**Complete the following**
(1) Will you print everything in the persimmon thread from "# Persimmon" down to "learning curb though."?
(2) Can you write the next part of the persimmon wood thread, picking up after the last line shown?

**Extract**
## Start

# Persimmon



## JMC'sLT30 (Oct 26, 2010)

I just cut a lot of persimmon for a client and he got his fill so I got the leftover logs. If anyone is interested in some custom blanks just let me know. It will help cushion the blow I took on the small amount of money I agree to saw and dry his turkey call stock for. Great learning curb though.
James


----------



## ekendra (Jan 23, 2011)

I wouldn't mind having a bit of persimmon, how much $ are you looking to recoup?


----------



## JMC'sLT30 (Oct 26, 2010)

As much as I can get, fair market price I beleive is 8-10 dollars bd ft, shipping will be the bugger though. I have a few small ones about 2.5"x6"x6" that would fit in flat rate USPS boxes. Can get some fair sized bowl blanks with bark on too, they may fit in flat rate.
James


----------



## robert421960 (Dec 9, 2010)

i might be interested in one also


----------



## JMC'sLT30 (Oct 26, 2010)

## End

**Supplied information**
## Start

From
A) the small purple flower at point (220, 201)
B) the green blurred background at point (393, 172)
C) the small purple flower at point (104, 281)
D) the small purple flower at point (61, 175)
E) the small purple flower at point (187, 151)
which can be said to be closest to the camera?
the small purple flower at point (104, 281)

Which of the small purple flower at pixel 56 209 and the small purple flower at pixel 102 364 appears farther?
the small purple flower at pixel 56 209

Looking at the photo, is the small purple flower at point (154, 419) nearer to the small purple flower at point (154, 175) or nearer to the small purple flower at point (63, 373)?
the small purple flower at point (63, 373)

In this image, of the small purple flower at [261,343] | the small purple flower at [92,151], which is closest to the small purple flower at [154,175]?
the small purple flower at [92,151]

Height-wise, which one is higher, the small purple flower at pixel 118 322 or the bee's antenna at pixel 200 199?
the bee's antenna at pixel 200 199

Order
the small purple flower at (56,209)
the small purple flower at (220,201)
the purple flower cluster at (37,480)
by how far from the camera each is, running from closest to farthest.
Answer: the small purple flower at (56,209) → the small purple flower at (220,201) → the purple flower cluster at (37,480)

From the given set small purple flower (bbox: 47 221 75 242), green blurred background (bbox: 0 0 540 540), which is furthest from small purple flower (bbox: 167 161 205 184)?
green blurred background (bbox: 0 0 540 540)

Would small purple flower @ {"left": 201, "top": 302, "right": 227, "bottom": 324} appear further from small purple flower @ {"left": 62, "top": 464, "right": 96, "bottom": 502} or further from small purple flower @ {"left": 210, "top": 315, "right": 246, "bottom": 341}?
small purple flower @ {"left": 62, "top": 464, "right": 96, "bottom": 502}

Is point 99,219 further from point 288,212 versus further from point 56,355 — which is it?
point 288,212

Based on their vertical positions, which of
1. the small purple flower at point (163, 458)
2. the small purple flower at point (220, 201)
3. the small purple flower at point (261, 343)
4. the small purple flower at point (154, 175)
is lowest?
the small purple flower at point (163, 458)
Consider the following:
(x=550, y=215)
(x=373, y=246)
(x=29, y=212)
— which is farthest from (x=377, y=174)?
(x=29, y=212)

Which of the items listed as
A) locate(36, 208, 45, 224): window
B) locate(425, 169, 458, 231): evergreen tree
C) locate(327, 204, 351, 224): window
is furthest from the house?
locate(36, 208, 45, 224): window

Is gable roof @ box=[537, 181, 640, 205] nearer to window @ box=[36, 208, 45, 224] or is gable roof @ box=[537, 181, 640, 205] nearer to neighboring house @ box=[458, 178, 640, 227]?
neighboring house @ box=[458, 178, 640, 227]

## End

**Answers**
(1)
# Persimmon



## JMC'sLT30 (Oct 26, 2010)

I just cut a lot of persimmon for a client and he got his fill so I got the leftover logs. If anyone is interested in some custom blanks just let me know. It will help cushion the blow I took on the small amount of money I agree to saw and dry his turkey call stock for. Great learning curb though.

(2)
The largest logs are about 12" in diameter and they go down to about 6" so let me know what your prefered diminsions would be and whether green or dried (some of it does have dark areas in it). As many of you know I am new to wood turning and also to persimmon so please excuse my ignorance.
Thanks James


----------



## okiebugg (Dec 6, 2010)

JMC'sLT30 said:


> The largest logs are about 12" in diameter and they go down to about 6" so let me know what your prefered diminsions would be and whether green or dried (some of it does have dark areas in it). As many of you know I am new to wood turning and also to persimmon so please excuse my ignorance.
> Thanks James


A few years ago, I discovered a neat way to modify Persimmon wood. Is your wood is still in the form of a tree and branches?.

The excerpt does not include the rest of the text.